Monday, July 31, 2017

THE STRADDIE TRILOGY

Part two

Day Two on Straddie dawned bright and extremely fair. And with a whole lot of music in prospect.

At 8am, breakfast was served at the concert hall … I broke my fast on a spinach and feta (obligatory combo these days) muffin, a cheese and bacon muffin, and a nice cup of tea and a chat before we all filed into the SRO hall. The back wall of the hall is glass, so you look out past the performers on to the sunshiney sea … when there’s no breeze the glass doors can even be opened, alas, not today …

The concert was Spanish themed and we started with a mixture of Spanish poetry, familiar guitar solos by Tarregas and Albéniz (Schaupp), and six of de Falla’s characteristic Spanish songs (Suite populár Española) transcribed for piano and cello (King, Hankinson). The audience, which was already tapping its feet to the guitar dissolved into hilarity as the two artists put on a veritable high-comic double act, before launching into their music, accompanied by an obbligato from a tree full of crows.

Then came the serious stuff. The heart of the concert. Francis Poulenc’s only extant Violin Sonata. Not Spanish, Monsieur Poulenc, but the connection here with Spain is that the composer dedicated the work, goodness knows why, to the bones of the writer Garcia Lorca.
Apparently, so the programme note tells us, Poulenc disliked writing for solo string: ‘the violin prima donna over piano arpeggio ..’. Well, he certainly didn’t write like that. The violin in his sonata is a prima donna only to the piano’s primo tenore and the tenore frequently takes the front stage in a genuine partnership which, I have to agree with the musician, is vastly more satisfying than the old-fashioned way.
The work encompasses a mountain of moods, beautiful melody, excitement and, if it does not showcase the players’ technique in such an obvious way as the Szymanowksi, it has all those other human qualities that the earlier piece lacks. This is a very wonderful piece of music, it was beautifully played (Smith, Hankinson), and I shall be vastly surprised if it does not walk off with the Kurt Award for the Best Item of the Straddie Festival 2017.

But it will be no walkover. If there were an Audience Prize I have a suspicion that this morning it might have gone to the cleverly-placed last item on the programme: good old Boccherini’s quintet number 4 in D major (Rowell, Smith, Henbest, King, Schaupp). After a delightful pastorale and allegro maestoso, and a touch of assai grave, Signor B launches his players into a vigorous and lively Fandango. Ball, game, set and match. You can’t do better for a finale than can-can or a fandango. And this is a super one. It brought our audience to its combined feet, cheering and bubbling with felicity. I’ve never seen so many beaming countenances heading for the ‘Way Out’.

◆ Listing:
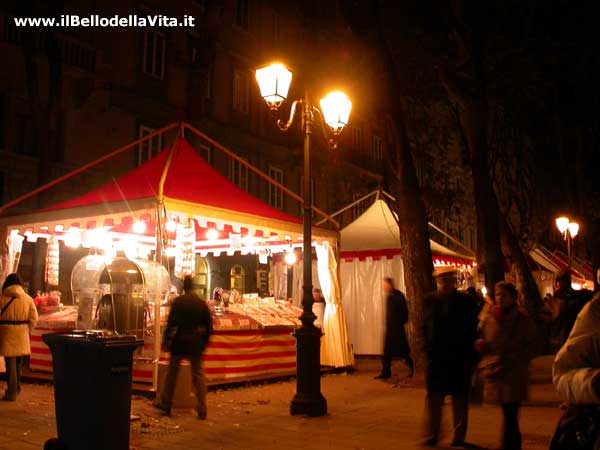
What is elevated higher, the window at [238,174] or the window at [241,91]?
the window at [241,91]

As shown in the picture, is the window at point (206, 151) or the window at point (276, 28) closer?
the window at point (206, 151)

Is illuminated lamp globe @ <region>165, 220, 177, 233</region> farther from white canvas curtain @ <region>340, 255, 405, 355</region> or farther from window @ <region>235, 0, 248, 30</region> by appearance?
window @ <region>235, 0, 248, 30</region>

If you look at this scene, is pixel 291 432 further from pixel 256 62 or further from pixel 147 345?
pixel 256 62

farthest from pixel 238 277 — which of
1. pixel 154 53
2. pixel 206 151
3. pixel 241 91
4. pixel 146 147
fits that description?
pixel 154 53

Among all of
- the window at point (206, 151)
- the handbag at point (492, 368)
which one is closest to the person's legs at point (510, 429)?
the handbag at point (492, 368)

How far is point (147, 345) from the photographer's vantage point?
10.9 metres

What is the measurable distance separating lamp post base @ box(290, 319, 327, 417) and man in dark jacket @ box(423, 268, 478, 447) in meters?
2.29

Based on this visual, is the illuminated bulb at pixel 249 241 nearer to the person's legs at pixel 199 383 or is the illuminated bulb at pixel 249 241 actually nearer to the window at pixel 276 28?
the person's legs at pixel 199 383

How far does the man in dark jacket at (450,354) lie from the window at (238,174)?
21.8 m

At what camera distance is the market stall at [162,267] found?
10555 millimetres

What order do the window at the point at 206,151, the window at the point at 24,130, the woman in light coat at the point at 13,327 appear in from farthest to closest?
the window at the point at 206,151 → the window at the point at 24,130 → the woman in light coat at the point at 13,327

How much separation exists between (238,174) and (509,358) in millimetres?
22871

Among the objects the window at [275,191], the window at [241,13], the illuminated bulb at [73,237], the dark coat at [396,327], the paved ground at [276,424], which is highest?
the window at [241,13]

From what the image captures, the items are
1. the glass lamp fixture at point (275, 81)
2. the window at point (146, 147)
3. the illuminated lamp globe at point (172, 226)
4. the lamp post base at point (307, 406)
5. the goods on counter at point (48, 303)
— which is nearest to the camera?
the lamp post base at point (307, 406)
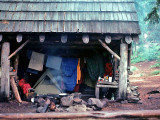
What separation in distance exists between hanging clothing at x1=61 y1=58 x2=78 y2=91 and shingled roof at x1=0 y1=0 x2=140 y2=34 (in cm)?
254

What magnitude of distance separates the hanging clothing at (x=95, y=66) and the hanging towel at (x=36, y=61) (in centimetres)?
231

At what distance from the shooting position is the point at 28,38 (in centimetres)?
781

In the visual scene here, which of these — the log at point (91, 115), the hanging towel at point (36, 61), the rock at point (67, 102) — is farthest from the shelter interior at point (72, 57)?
the log at point (91, 115)

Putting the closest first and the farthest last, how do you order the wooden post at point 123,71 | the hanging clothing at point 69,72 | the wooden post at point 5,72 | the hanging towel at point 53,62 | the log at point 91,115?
the log at point 91,115, the wooden post at point 5,72, the wooden post at point 123,71, the hanging towel at point 53,62, the hanging clothing at point 69,72

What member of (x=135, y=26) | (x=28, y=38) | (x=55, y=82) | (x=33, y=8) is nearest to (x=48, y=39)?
(x=28, y=38)

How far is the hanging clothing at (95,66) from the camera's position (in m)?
9.70

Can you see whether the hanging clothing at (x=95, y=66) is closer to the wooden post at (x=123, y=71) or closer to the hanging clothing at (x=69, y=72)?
the hanging clothing at (x=69, y=72)

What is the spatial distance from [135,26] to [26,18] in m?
4.21

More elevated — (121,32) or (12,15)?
(12,15)

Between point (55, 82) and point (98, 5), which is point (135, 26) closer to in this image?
point (98, 5)

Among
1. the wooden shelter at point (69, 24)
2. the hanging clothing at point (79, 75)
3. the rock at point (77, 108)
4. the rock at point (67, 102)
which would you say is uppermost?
the wooden shelter at point (69, 24)

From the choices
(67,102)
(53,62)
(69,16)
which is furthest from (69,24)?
(67,102)

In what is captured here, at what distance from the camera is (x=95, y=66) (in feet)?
32.0

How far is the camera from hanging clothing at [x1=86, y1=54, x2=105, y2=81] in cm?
970
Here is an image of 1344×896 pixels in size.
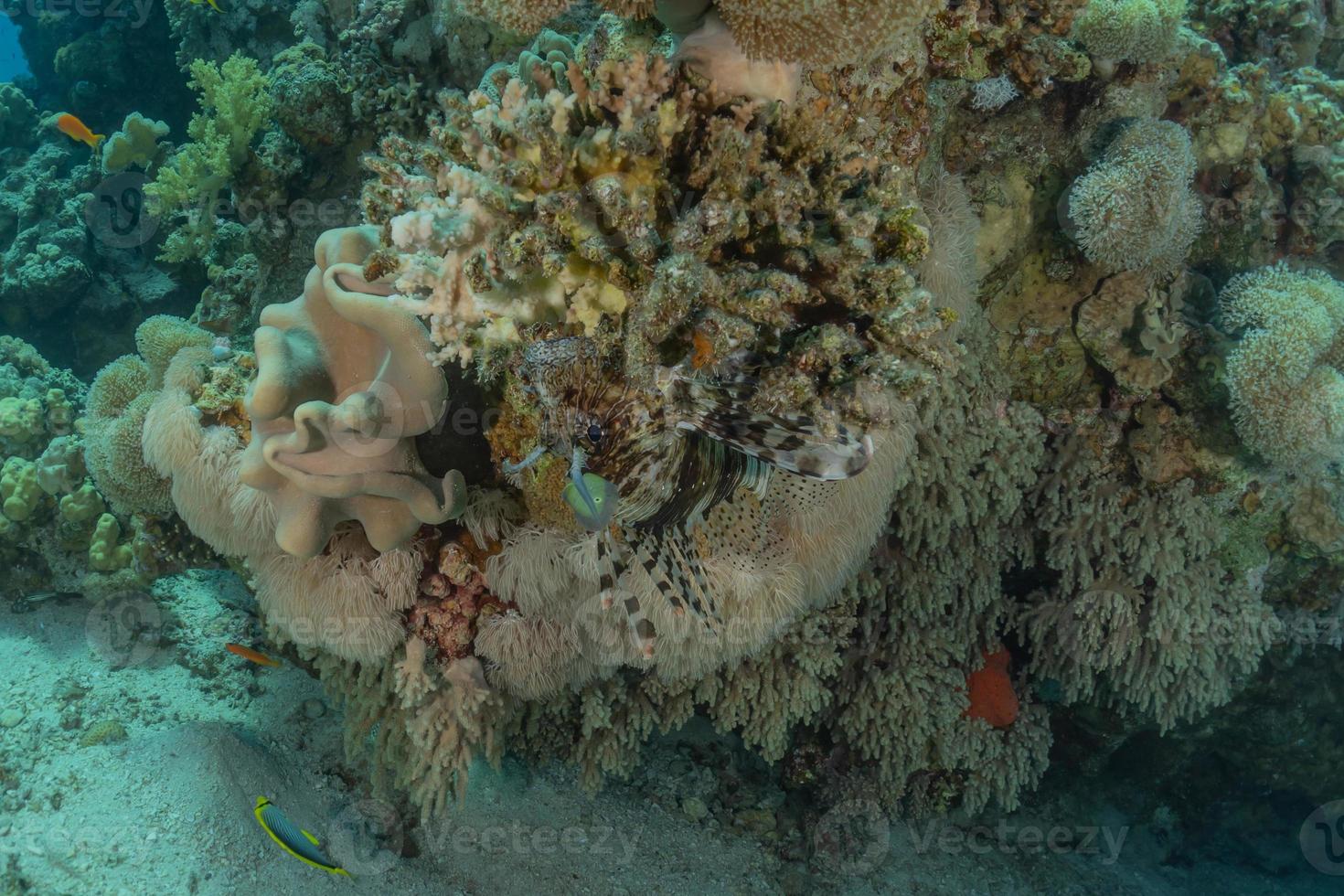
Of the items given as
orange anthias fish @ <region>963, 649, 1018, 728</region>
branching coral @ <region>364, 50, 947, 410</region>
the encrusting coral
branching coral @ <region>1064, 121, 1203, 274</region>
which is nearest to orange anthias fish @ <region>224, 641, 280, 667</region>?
branching coral @ <region>364, 50, 947, 410</region>

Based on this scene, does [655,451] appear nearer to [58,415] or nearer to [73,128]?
[58,415]

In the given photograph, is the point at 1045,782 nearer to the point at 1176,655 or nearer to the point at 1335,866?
the point at 1176,655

◆ Exercises:
- 1) From the concert review, before the data, extract the stretch from "Then came the" through "the old-fashioned way.".
- 2) Answer these questions using the concert review that precedes the data.
(a) At what time was breakfast served at the concert hall?
(b) To whom did Poulenc dedicate his Violin Sonata?
(c) Which Boccherini quintet was the last item on the program?
- 3) Write a continuation of the concert review, placed before the data, beginning right after its final sentence.

◆ Outputs:
- 1)
Then came the serious stuff. The heart of the concert. Francis Poulenc’s only extant Violin Sonata. Not Spanish, Monsieur Poulenc, but the connection here with Spain is that the composer dedicated the work, goodness knows why, to the bones of the writer Garcia Lorca.
Apparently, so the programme note tells us, Poulenc disliked writing for solo string: ‘the violin prima donna over piano arpeggio ..’. Well, he certainly didn’t write like that. The violin in his sonata is a prima donna only to the piano’s primo tenore and the tenore frequently takes the front stage in a genuine partnership which, I have to agree with the musician, is vastly more satisfying than the old-fashioned way.

- 2)
(a) At 8am.
(b) To the bones of the writer Garcia Lorca.
(c) His quintet number 4 in D major.

- 3)
So, back to the digs for a wee bite and breather and then … a lavish afternoon of Teutonic tones: Schubert, Schumann, Brahms …

Well, concert number three rendered nothing to the first two in glory and enjoyment. We started off with the Schubert Fantasy in F minor for piano duo (Emmerson, Hankinson), moved on to the Schumann Märchenbilder for viola and piano (Henbest, Hankinson), and finished up with Brahms’ Clarinet Trio in A Minor (Stafford, de Wit, Emmerson). All mature works, as Eric de Wit reminded us in his introduction. He also twinklingly commented on the fact that this was ‘a concert without a violin!’. Mrs de Wit is violinist and festival supremo Rachel Smith.

What can you say about three such masterpieces? Not a lot! Just that they are masterpieces and that each of them was wholly given their due. I think the audience’s favourite this time was the piano duo, which rises so effectively from its delicate and familiar little theme to great storms of passion. Mr Piano was given a through workout in all his registers. His voyage across the bay for his annual working holiday on the Island has been a ‘none shall sleep’ one.



The viola suite is full of Schumannic charm. I don’t think the ‘stories’ are meant to represent any specific fairytales which we know today, but they have a personality, each one, of its own, and – well, admission time, I have a particular affection for the viola, especially when played as it was here by Caroline Henbest. The last ‘melancolische’ one was my favourite.


 When we had the clarinet teamed with the viola on Day 2, I amused myself concocting other tasty combinations. Cello and … bassoon? Double bass and euphonium? But here we had the clarinet again, this time in tandem with that creamy baritone cello. Well, you just sat back and luxuriated … right to the end of another wholly successful concert.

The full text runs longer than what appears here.